Anyway, the show was great… and I thought that she enjoyed it all, but it wasn’t long after that we broke up. In fact it was less than a week. And in the interest of full disclosure, she broke up with me… citing this night as one reason. Which, ladies, just an F.Y.I. – when you’re breaking up with a guy, telling him he just wasted about $150 on a night isn’t the best time to critique – I remember her saying she did enjoy the evening, but sorry if she didn’t find McDonalds for dinner followed by watching Jesus get crucified set to rock music the most romantic thing I could’ve imagined. The next fall I entered the seminary. (Kidding, it was 2 years later…)

It can be hard to find the right way to express our love. Not just between boyfriends and girlfriends, husbands and wives, or any of our other human relationships… How do we show our love for God? Is there a Valentine’s Day gift or card that would somehow be able to articulate “I Love you Lord?”

If we look at what Jesus is saying in this entire passage from the Gospel of St. Matthew, we find that Jesus is telling us how to love our Heavenly Father. We know that God hates sin… Jesus hates sin. So Jesus tells us how we can demonstrate our love? If your right eye causes you to sin, tear it out and throw it away…if your right hand causes you to sin, cut it off… No, there aren’t knives and saws in the back of the Church for us to make this a Valentine’s Day God (or any of us) would never forget.

God had given His people a covenant. He had said to them You will be my people… and I will be your God – and the expectations on God’s part was articulated in the Ten Commandments. By following those ten laws, the Lord had said – His people would demonstrate their faithfulness, their love for God. But people being people, humans being human had been looking for shortcuts and loopholes… to do the least that they had to do.

Which is why this Gospel is so real (it almost sounds like Jesus is from Jersey, doesn’t it? I’m almost waiting for Him to say “You think you’re being faithful? You think you’re loving my Father by doing what you’re doing? COME ON) Jesus being fully God and fully human is able to speak even more directly to us. He’s pointing out the inconsistencies, the loopholes we’ve created. Kind of fooling ourselves into thinking that if we were on trial we could say to God – Well Lord, technically we were following your commands… Technically we never took a gun or a knife and killed someone conveniently forgetting the butcher job we did talking about people… Lord, when did I ever commit adultery…me and the people I fooled around with were never married… And so on.

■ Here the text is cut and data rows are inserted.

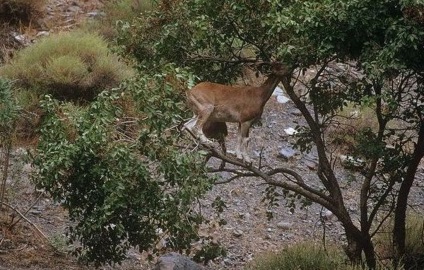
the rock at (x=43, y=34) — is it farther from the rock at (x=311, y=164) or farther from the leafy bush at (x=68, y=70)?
the rock at (x=311, y=164)

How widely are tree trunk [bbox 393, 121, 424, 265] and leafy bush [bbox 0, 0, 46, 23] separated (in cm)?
1068

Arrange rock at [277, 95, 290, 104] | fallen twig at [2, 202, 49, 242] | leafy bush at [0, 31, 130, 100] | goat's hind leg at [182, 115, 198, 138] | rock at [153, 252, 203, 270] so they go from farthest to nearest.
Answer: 1. rock at [277, 95, 290, 104]
2. leafy bush at [0, 31, 130, 100]
3. fallen twig at [2, 202, 49, 242]
4. rock at [153, 252, 203, 270]
5. goat's hind leg at [182, 115, 198, 138]

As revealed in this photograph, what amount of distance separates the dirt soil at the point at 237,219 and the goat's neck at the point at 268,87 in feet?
5.75

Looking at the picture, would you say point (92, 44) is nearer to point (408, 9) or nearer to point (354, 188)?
point (354, 188)

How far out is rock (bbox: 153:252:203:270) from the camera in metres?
8.49

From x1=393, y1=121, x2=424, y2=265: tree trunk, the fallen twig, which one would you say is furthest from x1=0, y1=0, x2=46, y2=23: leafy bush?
x1=393, y1=121, x2=424, y2=265: tree trunk

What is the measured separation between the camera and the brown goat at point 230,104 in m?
7.91

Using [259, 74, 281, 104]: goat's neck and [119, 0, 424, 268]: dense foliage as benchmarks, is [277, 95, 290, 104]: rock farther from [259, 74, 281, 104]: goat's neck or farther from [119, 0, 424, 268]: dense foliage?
[259, 74, 281, 104]: goat's neck

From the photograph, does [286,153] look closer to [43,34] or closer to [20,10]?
[43,34]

Jesus is trying to move us out of living a relationship that is that shallow into a loving relationship. Which is why he uses ridiculous extreme examples like cutting off limbs that could cause us to sin to point out how ridiculous we can be. How we can fall into the trap of simply trying to fulfill an obligation rather than truly express our love. Because in the end, the body part that matters the most to Jesus is not our eyes or hands but our hearts and our giving them completely to him, He truly possessing them…living in them.

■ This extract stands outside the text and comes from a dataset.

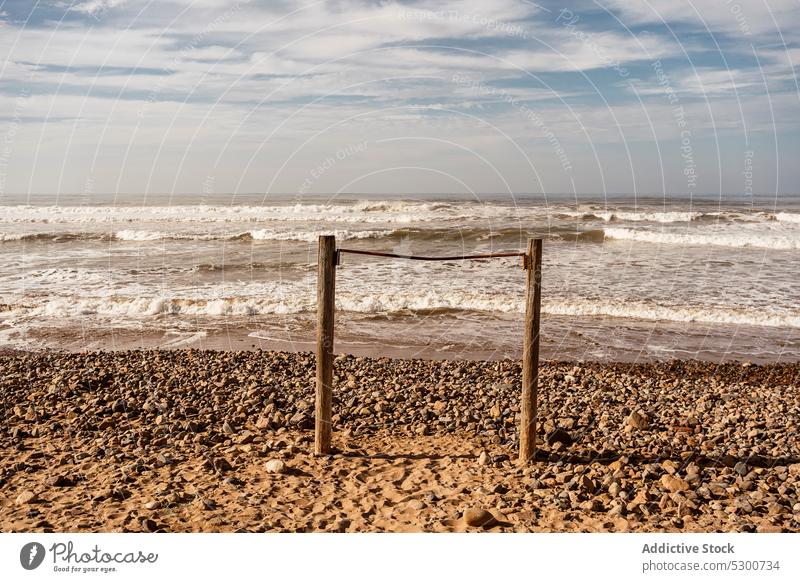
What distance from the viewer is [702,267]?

So the way we commit ourselves to following Him more closely, to demonstrate our love for Him is to live an authentic life based on what we’ve heard in this Gospel. Which means that we find the one who matters the most, the decisions, the choices we make in each of our lives are based on only one person, who is often forgotten in the Valentines Day hype is and Jesus Christ. That can seem very un-valentiney, (un-Cupid?) I know… But our late, great Holy Father Pope John Paul II had a beautiful quote that says when we make Jesus first, that doesn’t diminish any of our relationships.n He said – “The Love of Christ does not distract us from interest in others, but rather invites us to responsibility for them, to the exclusion of no one.”

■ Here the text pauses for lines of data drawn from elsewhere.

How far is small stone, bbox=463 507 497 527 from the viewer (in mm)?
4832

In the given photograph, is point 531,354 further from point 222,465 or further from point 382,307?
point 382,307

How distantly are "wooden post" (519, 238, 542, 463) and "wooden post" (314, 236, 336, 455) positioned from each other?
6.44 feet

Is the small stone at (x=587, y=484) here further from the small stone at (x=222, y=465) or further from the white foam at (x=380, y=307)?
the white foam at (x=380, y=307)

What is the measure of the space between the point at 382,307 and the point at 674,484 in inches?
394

When we think about it – flowers die, candy is digested, cards – stuffed animals – gifts will fade and be discarded, even a night at the theatre will one day simply be a memory. In light of the fullness of life Jesus wants us to have right here, right now… Remembering the promises Jesus is offering us of the eternal life that is to come, what greater gift can we give to those in our lives that we care about not just on Valentines Day, but every day of our lives than to fall deeper in love with Jesus Christ.